The Tesla workers organizing with UAW have said that Tesla works them too hard for too little pay, making work at the vaunted carmaker’s factory unsafe. OSHA figures collected in a May report show that Tesla has maintained a higher rate of non-fatal injuries than the national average in recent years.
Musk dismissed the complaints as coming from a loud but vocal minority. He has also told workers that factory injuries “break my heart” and that Tesla would be installing “free frozen yogurt stands” and “electric pod rollercoasters” around the factory.
The NLRB complaint contains five cases consolidated into one. Bruenig told VICE News that it contains significant “coercion charges,” as well as less serious charges regarding violations in Tesla’s employer agreements.
Should an administrative law judge find the charges “meritorious,” or in the more likely event of a settlement, Bruenig told VICE News that Tesla likely wouldn’t be fined. But if Tesla should violate the terms of a potential settlement or cease and desist order, Bruenig says that the workers case would then proceed to federal court, which could have far greater ramifications.

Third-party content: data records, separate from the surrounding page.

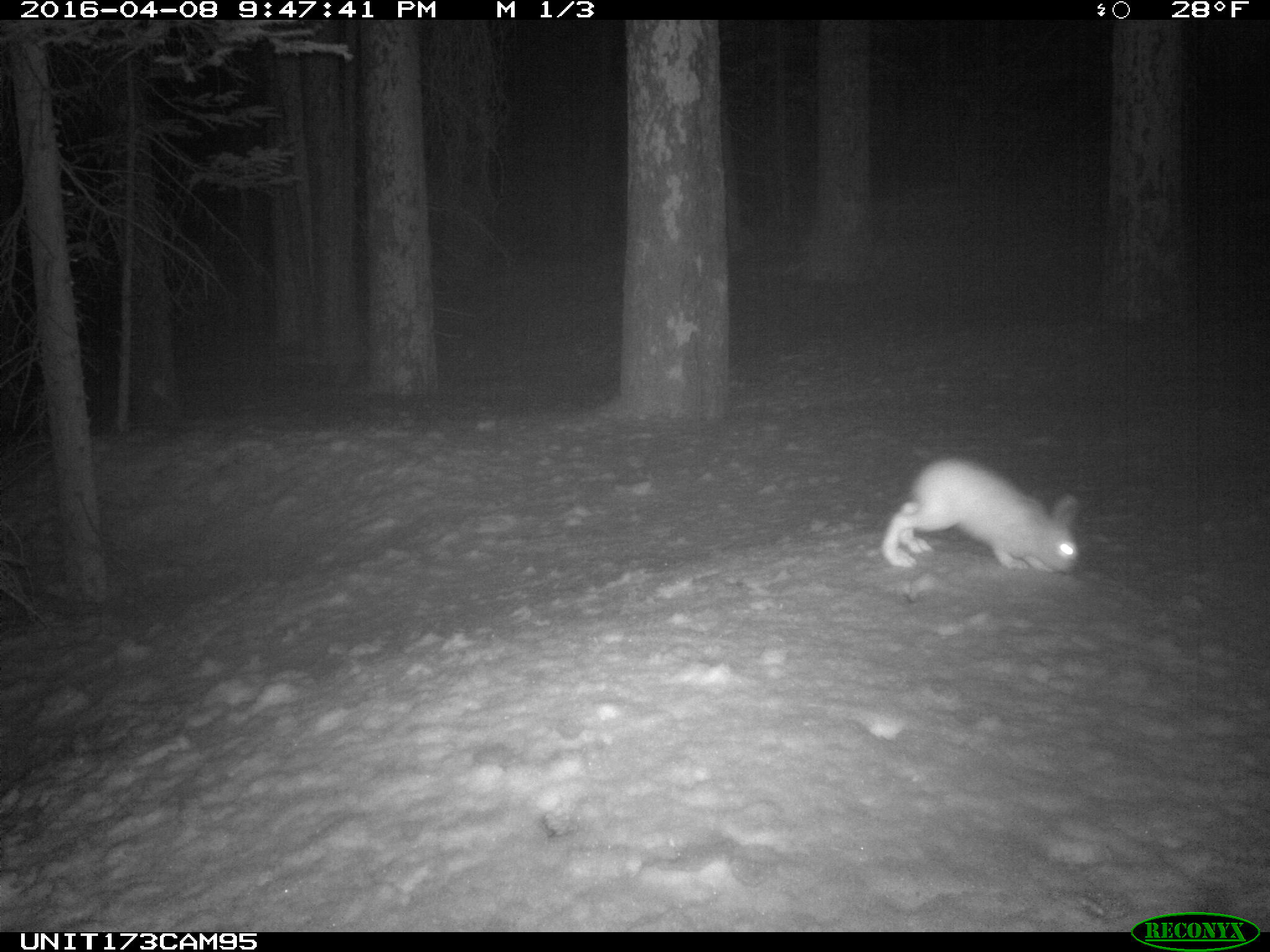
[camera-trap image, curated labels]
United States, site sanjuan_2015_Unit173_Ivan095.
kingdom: Animalia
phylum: Chordata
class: Mammalia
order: Lagomorpha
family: Leporidae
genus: Lepus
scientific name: Lepus americanus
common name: snowshoe hare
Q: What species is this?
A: Lepus americanus (snowshoe hare).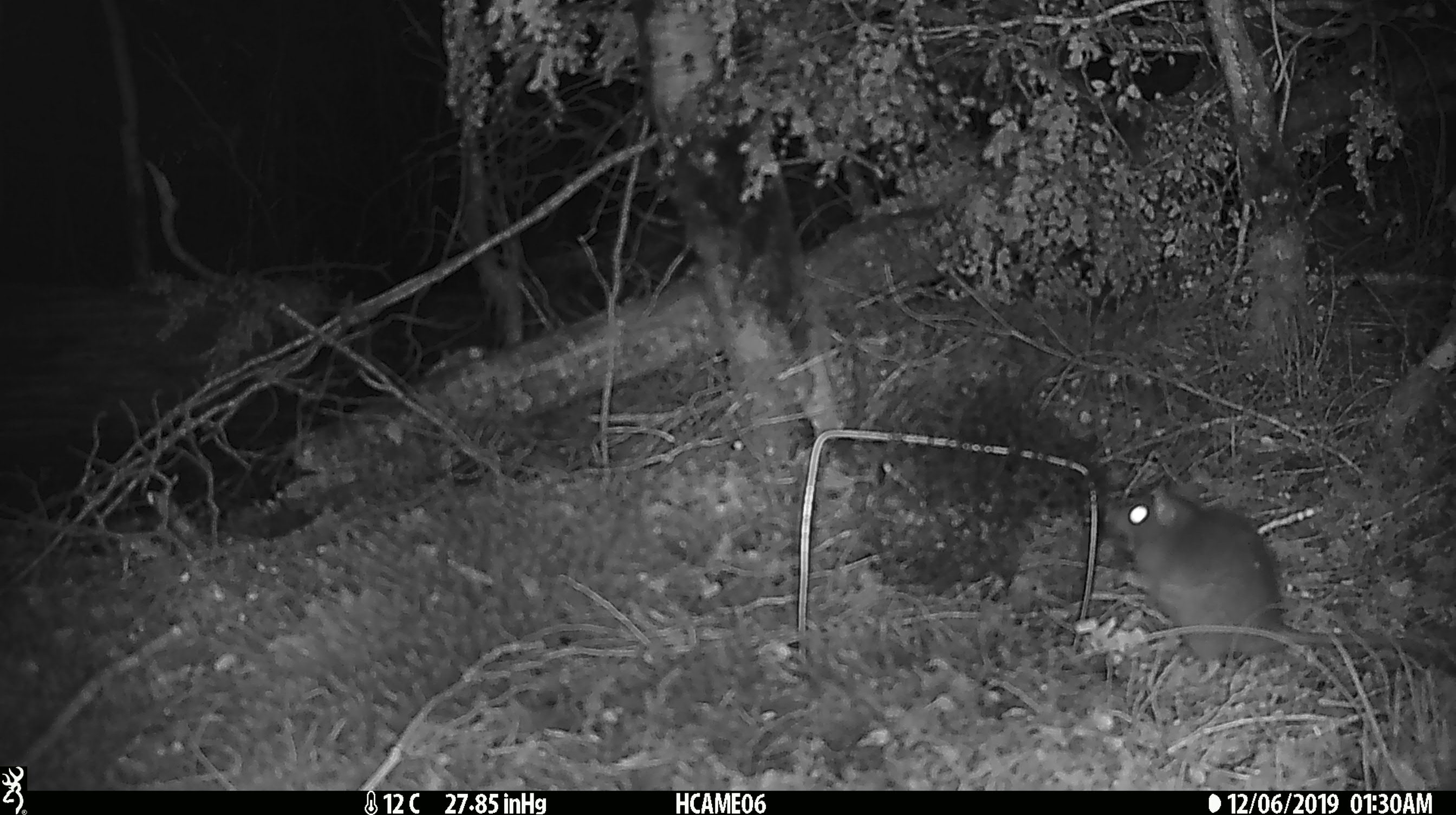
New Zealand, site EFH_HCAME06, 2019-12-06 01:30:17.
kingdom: Animalia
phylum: Chordata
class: Mammalia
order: Rodentia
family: Muridae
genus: Rattus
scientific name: Rattus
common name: rat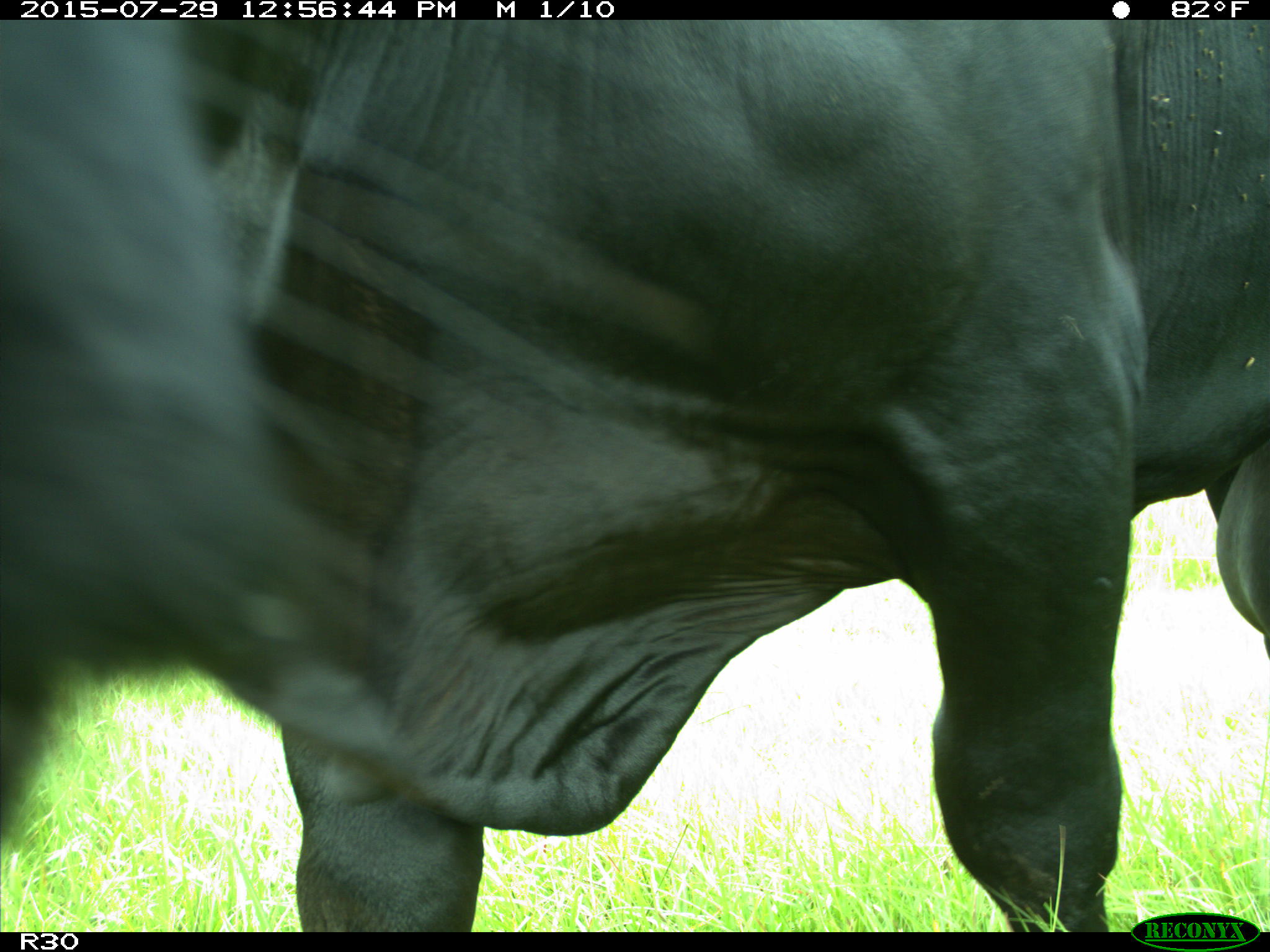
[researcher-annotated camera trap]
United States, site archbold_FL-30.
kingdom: Animalia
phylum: Chordata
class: Mammalia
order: Artiodactyla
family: Bovidae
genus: Bos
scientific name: Bos taurus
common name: domestic cow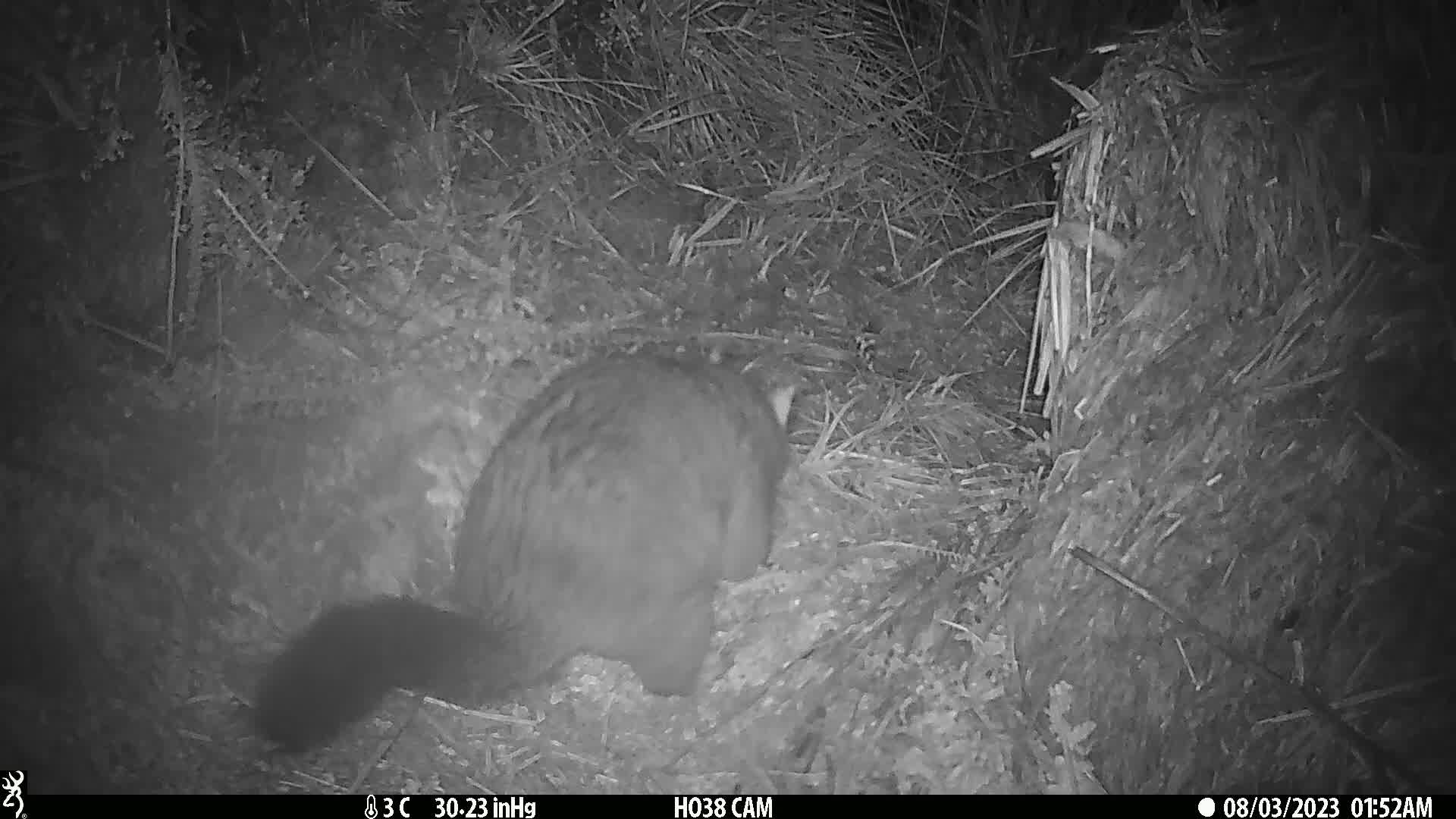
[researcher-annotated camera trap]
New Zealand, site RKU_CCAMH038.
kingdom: Animalia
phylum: Chordata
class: Mammalia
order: Diprotodontia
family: Phalangeridae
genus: Trichosurus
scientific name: Trichosurus vulpecula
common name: common brushtail possum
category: possum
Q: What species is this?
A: Possum (common brushtail possum) (Trichosurus vulpecula).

Here’s Tesla’s full statement on the NLRB complaint, and below that is the full complaint itself:
“As we approach Labor Day weekend, there’s a certain irony in just how far the UAW has strayed from the original mission of the American labor movement, which once advocated so nobly for the rights of workers and is the reason we recognize this important holiday. Faced with declining membership, an overwhelming loss at a Nissan plant earlier this month, corruption charges that were recently leveled against union leaders who misused UAW funds, and failure to gain traction with our employees, it’s no surprise the union is feeling pressured to continue its publicity campaign against Tesla. For seven years, the UAW has used every tool in its playbook: misleading and outright false communications, unsolicited and unwelcomed visits to the homes of our employees, attempts to discredit Tesla publicly in the media, and now another tactic that has been used in every union campaign since the beginning of time – baseless ULP filings that are meant only to generate headlines. These allegations, which have been filed by the same contingent of union organizers who have been so outspoken with media, are entirely without merit. We will obviously be responding as part of the NLRB process.”